The words popped out of her before she could stop them. They were true but they were completely, totally, 100 percent the wrong thing to say. If she’d been shopping at the Bad Idea Outlet for Girls, she could not have chosen worse.

And as if to rub it in he said, “I can’t tell you how good it is to hear you say that. I want to kiss you too.” But not in his fake sexy voice. In the nicest, sweetest, wrap you in his arms and make out for hours and laugh and whisper and giggle and maybe have caramel corn on the couch under a warm blanket voice.

She felt tears again, but not from laughing. “I’ve got to go,” she said.

“Wait, Ava—”

“I’m late for something, gotta run, bye.”

She hung up before he could say anything else.

She knew it wasn’t cold in her room but she suddenly felt chilled and alone. Popcorn stood on his legs and put his face next to hers with his paws around her neck.

“Thank you, sweetheart,” she said, hugging him.

There was a knock on the door and Sophia poked her head around the edge. “Charming ate through the cord on my hair—” She stopped. “Okay, that is like the cutest picture in the world.” Then she must have seen Ava’s face because she came around and sat next to her on the bed and hugged her from the other side.

“Don’t ask,” Ava said and Sophia didn’t. Which was one of the excellent things about her.

When she pulled away, Sophia said, “Can I ask about the new decorating scheme, though? Were you trying to get some of that dirty-snow feeling inside?”

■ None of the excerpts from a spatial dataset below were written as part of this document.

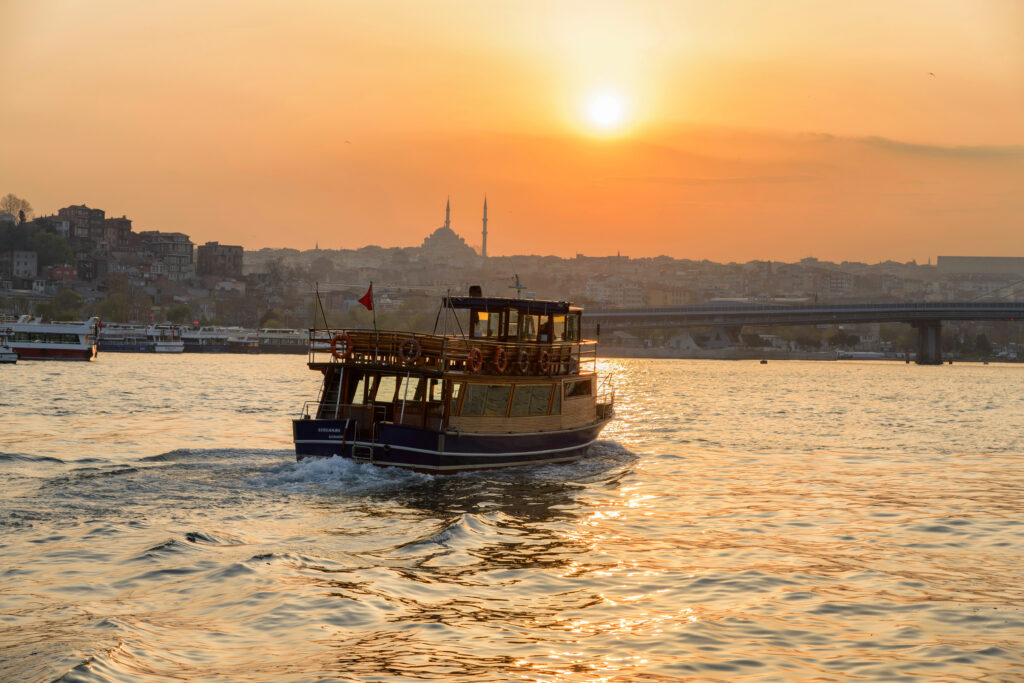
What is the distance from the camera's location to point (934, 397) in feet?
272

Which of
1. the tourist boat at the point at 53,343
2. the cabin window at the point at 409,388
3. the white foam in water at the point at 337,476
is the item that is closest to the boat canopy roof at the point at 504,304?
the cabin window at the point at 409,388

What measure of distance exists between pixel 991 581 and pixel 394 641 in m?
10.4

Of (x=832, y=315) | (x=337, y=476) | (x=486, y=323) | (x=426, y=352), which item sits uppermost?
(x=832, y=315)

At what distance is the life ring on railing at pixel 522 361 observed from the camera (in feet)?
101

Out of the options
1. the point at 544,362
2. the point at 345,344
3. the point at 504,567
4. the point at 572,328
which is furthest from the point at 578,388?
the point at 504,567

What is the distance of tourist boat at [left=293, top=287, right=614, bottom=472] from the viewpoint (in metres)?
27.8

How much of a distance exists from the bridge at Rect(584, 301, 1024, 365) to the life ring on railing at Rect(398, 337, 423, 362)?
134 meters

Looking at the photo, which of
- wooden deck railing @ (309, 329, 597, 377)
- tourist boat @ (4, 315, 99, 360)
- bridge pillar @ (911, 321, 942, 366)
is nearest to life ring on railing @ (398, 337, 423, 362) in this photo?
wooden deck railing @ (309, 329, 597, 377)

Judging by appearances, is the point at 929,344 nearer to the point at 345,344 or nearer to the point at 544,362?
the point at 544,362

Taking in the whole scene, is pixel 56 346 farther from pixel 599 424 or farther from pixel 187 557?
pixel 187 557

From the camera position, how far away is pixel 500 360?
98.5ft

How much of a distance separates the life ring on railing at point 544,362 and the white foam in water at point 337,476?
19.0 ft

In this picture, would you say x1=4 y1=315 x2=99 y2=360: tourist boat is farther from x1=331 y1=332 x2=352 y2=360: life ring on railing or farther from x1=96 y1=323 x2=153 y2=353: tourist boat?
x1=331 y1=332 x2=352 y2=360: life ring on railing

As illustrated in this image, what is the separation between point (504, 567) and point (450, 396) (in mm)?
10858
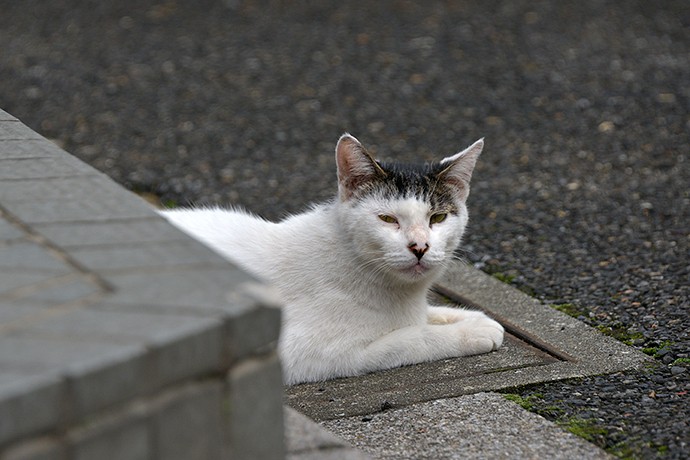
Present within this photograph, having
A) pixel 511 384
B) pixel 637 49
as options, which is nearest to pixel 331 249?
pixel 511 384

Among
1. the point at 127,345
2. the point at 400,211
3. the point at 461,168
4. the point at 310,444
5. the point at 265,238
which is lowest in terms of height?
the point at 265,238

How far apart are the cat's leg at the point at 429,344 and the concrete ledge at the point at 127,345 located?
5.23ft

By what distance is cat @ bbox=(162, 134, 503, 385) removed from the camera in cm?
396

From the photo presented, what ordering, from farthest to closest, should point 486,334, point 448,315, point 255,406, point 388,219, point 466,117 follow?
point 466,117, point 448,315, point 486,334, point 388,219, point 255,406

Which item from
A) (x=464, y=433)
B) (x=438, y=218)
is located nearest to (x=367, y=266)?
(x=438, y=218)

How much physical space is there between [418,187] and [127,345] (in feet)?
7.57

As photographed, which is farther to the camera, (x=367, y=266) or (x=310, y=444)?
(x=367, y=266)

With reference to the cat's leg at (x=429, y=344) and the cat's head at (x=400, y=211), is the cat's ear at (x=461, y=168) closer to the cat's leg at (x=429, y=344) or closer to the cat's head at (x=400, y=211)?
the cat's head at (x=400, y=211)

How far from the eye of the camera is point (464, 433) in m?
3.35

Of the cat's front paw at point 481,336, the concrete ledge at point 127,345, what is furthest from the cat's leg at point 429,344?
the concrete ledge at point 127,345

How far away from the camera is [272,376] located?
7.24 feet

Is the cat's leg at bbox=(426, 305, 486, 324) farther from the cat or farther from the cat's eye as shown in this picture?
the cat's eye

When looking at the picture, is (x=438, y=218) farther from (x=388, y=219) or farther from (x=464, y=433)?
(x=464, y=433)

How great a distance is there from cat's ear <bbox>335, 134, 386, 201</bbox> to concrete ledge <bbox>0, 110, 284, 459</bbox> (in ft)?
5.04
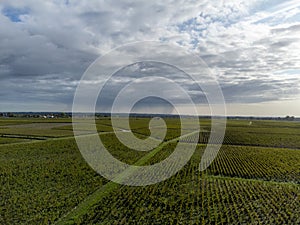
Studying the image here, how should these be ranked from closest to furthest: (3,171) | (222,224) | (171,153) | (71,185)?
(222,224)
(71,185)
(3,171)
(171,153)

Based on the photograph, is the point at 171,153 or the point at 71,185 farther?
the point at 171,153

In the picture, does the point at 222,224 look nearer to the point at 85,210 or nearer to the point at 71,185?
A: the point at 85,210

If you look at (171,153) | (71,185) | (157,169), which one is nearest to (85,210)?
(71,185)

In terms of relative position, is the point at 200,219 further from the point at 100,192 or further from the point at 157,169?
the point at 157,169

“It’s Popcorn’s idea,” Ava explained. “I like the energy, but I think we might need to work on the presentation.”

Popcorn sneezed.

“I was just coming to see you,” Ava told her.

Sophia rubbed a tear off her sister’s cheek. “Really? Because it looks like someone was making you cry. Tell me who it was and I’ll beat them up.”

Ava laughed. “Remember Jackson Waters?”

“The school’s serial braid puller.” Sophia made a fist and fake punched it into her palm. “Not as well as he remembers the London sisters, I bet.” She chuckled. “I still can’t believe we didn’t get in trouble for putting hydrogen peroxide in his shampoo.”

“No one figured it out. He really believed it was the curse you put on him for touching my hair. You’re that good.”

“We are,” Sophia said.

“And as proof I offer the latest dress in the Christopher Wildwood line, a micromini with a bustle, a bolero, and epaulets.”

“They even took the epaulets? But we just drew those on.”

“Apparently they didn’t realize the bolero was paper either.”

Sophia was staring into space, shaking her head. “I can’t believe it. I can’t believe it was so—direct.”

“I know. I almost feel like someone is playing a trick on us.” Ava stopped talking and gaped. “Why did you come in here just now?”

“To borrow your hair dryer?”

“Because Charming ate the cord,” Ava said. “I think I know who the ‘he’ was that Whitney was talking about. When she said she couldn’t let him get away with it?”

“The one who left the note,” Sophia said.

“It’s Christopher Wildwood. Popcorn and Charming were held in his house before she moved them to the W for us to find.”